# [Required task]
Reproduce the stretch of lines from the one containing "When you look" through the one containing "4. point 146,7", both included.

# [Lines of data]
-=-=-
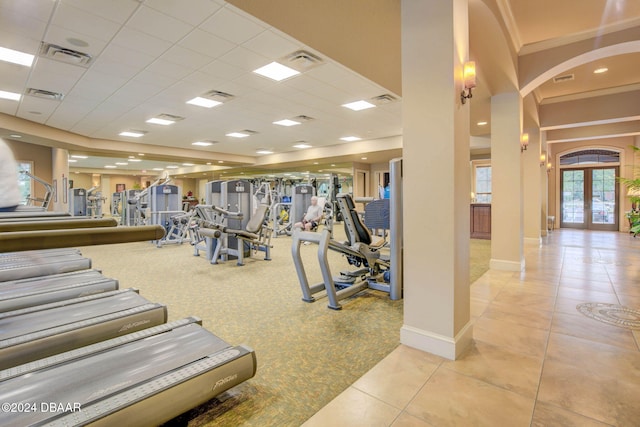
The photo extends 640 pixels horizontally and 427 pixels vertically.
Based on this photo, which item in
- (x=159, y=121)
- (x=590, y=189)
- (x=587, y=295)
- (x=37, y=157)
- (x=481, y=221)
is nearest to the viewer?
(x=587, y=295)

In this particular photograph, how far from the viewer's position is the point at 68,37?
146 inches

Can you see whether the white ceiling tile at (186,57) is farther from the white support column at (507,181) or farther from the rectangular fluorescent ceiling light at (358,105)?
the white support column at (507,181)

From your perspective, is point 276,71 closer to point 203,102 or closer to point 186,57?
point 186,57

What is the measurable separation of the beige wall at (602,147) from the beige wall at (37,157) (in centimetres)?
1701

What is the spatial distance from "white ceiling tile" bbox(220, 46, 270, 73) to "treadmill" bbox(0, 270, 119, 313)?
3.08 m

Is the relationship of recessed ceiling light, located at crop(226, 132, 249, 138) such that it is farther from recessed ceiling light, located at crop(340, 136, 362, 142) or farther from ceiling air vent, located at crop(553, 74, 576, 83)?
ceiling air vent, located at crop(553, 74, 576, 83)

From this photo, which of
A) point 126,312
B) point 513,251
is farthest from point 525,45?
point 126,312

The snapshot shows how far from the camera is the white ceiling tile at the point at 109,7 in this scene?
10.0 ft

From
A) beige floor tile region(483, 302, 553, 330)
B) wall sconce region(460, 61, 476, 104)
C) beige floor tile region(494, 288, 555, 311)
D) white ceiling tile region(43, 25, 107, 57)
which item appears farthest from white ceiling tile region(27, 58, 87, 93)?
beige floor tile region(494, 288, 555, 311)

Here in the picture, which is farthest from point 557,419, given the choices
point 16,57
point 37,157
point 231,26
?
point 37,157

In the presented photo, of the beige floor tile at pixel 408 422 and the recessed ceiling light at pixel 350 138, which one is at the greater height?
the recessed ceiling light at pixel 350 138

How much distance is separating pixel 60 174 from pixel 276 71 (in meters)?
9.30

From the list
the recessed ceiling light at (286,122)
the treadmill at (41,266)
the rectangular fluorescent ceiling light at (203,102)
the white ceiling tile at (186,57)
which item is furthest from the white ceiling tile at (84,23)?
the recessed ceiling light at (286,122)

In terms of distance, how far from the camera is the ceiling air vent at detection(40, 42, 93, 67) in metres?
3.96
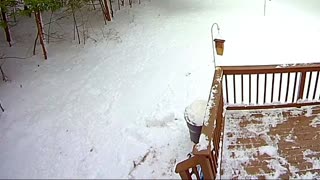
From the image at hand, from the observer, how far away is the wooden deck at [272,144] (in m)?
2.98

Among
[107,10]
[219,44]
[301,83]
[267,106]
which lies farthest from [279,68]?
[107,10]

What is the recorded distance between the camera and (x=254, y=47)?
563 centimetres

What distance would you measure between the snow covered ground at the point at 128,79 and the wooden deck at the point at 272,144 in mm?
608

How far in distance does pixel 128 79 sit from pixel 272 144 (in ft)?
8.16

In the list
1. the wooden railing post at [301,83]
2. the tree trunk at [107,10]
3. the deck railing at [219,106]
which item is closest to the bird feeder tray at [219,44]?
the deck railing at [219,106]

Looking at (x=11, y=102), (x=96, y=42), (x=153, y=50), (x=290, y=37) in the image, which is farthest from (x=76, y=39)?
(x=290, y=37)

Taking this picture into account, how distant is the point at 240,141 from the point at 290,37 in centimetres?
317

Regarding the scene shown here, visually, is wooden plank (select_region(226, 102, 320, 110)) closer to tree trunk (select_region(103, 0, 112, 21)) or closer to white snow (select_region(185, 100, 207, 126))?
white snow (select_region(185, 100, 207, 126))

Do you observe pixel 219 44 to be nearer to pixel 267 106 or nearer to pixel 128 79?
pixel 267 106

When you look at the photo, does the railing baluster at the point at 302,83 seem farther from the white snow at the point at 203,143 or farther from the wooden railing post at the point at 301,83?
the white snow at the point at 203,143

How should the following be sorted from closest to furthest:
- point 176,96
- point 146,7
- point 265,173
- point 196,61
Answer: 1. point 265,173
2. point 176,96
3. point 196,61
4. point 146,7

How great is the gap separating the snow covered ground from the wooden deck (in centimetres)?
61

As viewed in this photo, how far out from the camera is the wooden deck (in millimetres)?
2982

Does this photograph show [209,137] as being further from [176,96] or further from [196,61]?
[196,61]
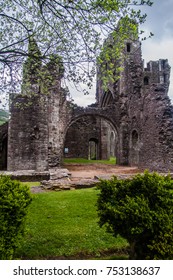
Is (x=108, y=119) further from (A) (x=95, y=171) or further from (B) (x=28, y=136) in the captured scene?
(B) (x=28, y=136)

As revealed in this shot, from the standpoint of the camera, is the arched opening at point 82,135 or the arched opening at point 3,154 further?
the arched opening at point 82,135

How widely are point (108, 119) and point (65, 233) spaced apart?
2072 cm

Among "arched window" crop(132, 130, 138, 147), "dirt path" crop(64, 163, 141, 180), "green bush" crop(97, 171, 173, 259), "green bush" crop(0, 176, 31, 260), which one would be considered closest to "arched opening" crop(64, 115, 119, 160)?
"arched window" crop(132, 130, 138, 147)

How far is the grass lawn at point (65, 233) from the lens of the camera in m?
4.73

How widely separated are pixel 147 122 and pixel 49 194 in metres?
13.0

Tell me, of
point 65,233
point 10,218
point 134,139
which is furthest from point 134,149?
point 10,218

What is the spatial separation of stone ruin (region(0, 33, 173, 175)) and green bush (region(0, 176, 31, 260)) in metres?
6.00

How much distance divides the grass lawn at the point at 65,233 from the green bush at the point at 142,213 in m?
1.31

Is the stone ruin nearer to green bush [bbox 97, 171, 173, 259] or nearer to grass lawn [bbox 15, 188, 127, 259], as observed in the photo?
grass lawn [bbox 15, 188, 127, 259]

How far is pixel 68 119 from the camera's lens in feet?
77.4

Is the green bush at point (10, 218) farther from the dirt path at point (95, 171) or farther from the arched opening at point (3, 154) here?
the arched opening at point (3, 154)

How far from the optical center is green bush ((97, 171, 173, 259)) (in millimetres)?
3370

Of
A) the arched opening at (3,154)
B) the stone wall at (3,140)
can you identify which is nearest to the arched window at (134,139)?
the stone wall at (3,140)

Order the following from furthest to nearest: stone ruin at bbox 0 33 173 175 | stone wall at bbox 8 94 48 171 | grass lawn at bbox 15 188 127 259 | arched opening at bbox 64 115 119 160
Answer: arched opening at bbox 64 115 119 160, stone wall at bbox 8 94 48 171, stone ruin at bbox 0 33 173 175, grass lawn at bbox 15 188 127 259
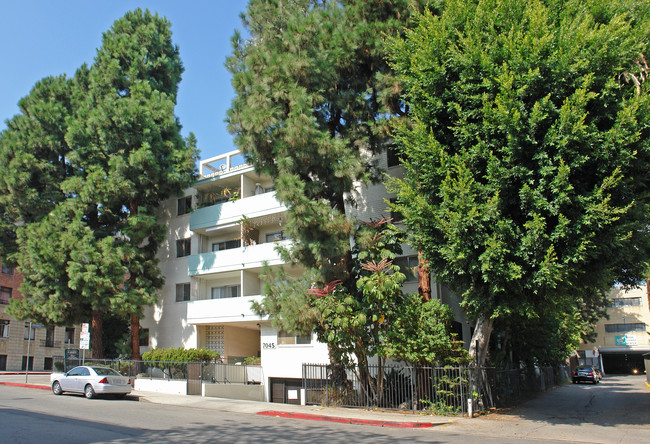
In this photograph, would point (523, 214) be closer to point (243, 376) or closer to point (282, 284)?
point (282, 284)

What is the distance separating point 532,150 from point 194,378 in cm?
1728

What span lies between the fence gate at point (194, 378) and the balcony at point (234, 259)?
5.93 m

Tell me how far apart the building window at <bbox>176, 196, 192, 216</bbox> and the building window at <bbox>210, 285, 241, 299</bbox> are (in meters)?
5.61

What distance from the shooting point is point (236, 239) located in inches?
1172

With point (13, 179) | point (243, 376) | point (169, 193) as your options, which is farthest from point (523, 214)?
point (13, 179)

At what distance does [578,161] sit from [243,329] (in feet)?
71.7

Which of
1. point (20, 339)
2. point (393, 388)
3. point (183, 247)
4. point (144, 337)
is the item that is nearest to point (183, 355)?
point (144, 337)

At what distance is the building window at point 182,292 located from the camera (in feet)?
99.9

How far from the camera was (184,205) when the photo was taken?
1272 inches

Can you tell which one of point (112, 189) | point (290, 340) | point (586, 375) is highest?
point (112, 189)

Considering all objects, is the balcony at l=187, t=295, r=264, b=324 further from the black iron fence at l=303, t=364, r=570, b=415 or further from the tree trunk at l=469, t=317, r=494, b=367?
the tree trunk at l=469, t=317, r=494, b=367

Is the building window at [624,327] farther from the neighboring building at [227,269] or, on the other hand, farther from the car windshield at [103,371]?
the car windshield at [103,371]

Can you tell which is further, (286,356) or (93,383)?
(286,356)

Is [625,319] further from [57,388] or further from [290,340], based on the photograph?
[57,388]
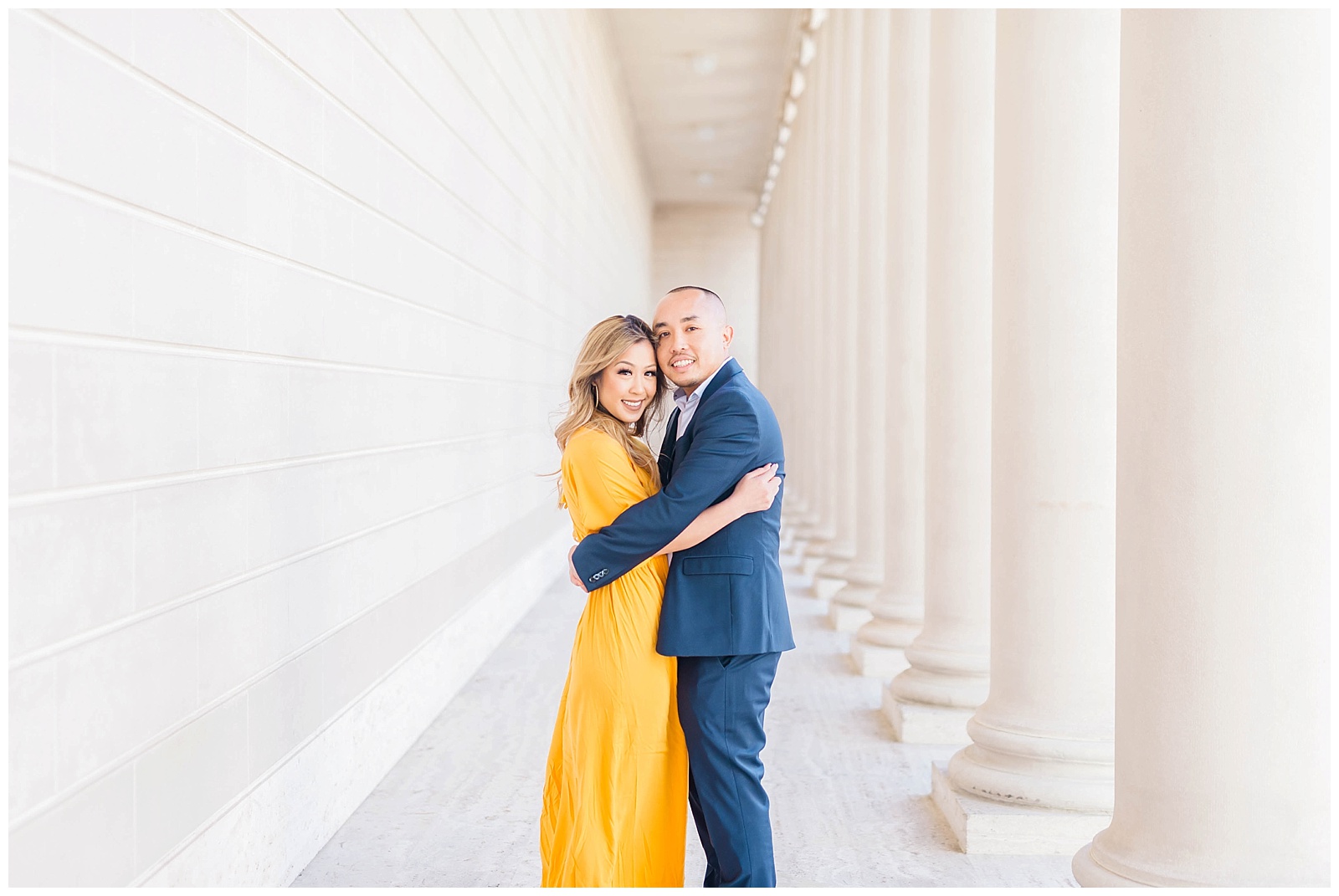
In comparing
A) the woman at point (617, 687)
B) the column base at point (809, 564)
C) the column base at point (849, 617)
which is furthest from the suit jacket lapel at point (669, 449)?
the column base at point (809, 564)

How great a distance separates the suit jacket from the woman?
0.10 metres

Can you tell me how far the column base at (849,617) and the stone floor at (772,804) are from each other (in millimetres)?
2762

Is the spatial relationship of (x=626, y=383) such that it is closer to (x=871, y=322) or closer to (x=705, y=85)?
(x=871, y=322)

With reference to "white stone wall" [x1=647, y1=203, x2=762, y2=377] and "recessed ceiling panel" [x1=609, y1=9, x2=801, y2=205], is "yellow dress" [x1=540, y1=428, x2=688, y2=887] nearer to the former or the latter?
"recessed ceiling panel" [x1=609, y1=9, x2=801, y2=205]

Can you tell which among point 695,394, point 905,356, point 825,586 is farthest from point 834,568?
point 695,394

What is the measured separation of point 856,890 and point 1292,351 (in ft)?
9.86

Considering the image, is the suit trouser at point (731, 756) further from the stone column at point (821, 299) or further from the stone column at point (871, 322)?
the stone column at point (821, 299)

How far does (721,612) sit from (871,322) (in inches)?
375

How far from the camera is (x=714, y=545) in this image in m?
4.70

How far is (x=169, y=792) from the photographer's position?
4.28 metres

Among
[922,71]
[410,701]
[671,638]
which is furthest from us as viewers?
[922,71]

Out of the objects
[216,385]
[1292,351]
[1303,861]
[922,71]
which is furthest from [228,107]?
[922,71]

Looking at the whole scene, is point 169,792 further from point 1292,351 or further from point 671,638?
point 1292,351

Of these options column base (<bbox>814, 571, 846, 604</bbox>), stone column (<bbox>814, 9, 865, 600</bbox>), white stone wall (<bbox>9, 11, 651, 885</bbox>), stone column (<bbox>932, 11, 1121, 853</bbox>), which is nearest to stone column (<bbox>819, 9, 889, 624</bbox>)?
stone column (<bbox>814, 9, 865, 600</bbox>)
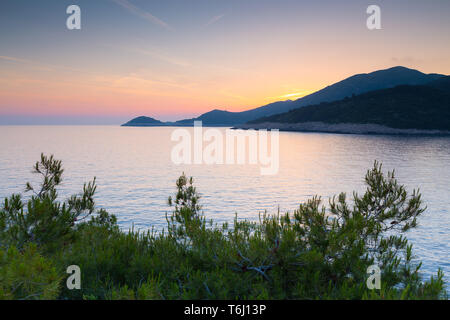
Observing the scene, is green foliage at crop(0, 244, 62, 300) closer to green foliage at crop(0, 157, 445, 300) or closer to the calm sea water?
green foliage at crop(0, 157, 445, 300)

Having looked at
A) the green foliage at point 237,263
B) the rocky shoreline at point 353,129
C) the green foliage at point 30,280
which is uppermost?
the rocky shoreline at point 353,129

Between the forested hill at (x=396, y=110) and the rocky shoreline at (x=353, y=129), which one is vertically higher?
the forested hill at (x=396, y=110)

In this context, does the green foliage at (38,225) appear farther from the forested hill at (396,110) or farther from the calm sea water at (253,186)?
the forested hill at (396,110)

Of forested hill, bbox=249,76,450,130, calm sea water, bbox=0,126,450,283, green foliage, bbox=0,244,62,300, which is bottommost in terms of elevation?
calm sea water, bbox=0,126,450,283

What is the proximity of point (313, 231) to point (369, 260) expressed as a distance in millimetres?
1267

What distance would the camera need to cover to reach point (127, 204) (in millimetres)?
29062

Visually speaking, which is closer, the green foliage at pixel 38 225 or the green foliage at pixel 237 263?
the green foliage at pixel 237 263

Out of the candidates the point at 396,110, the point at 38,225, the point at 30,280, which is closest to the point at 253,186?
the point at 38,225

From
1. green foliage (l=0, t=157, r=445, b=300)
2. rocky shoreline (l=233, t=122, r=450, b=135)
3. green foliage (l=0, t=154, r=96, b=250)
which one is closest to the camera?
green foliage (l=0, t=157, r=445, b=300)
-=-=-
# [The response]
When you look at the photo, does the railing baluster at the point at 302,83 seem farther from the white snow at the point at 203,143 or farther from the wooden railing post at the point at 301,83?
the white snow at the point at 203,143

How should the following be sorted from closest to furthest:
- point 176,96
- point 146,7
- point 265,173
- point 196,61
Answer: 1. point 265,173
2. point 176,96
3. point 196,61
4. point 146,7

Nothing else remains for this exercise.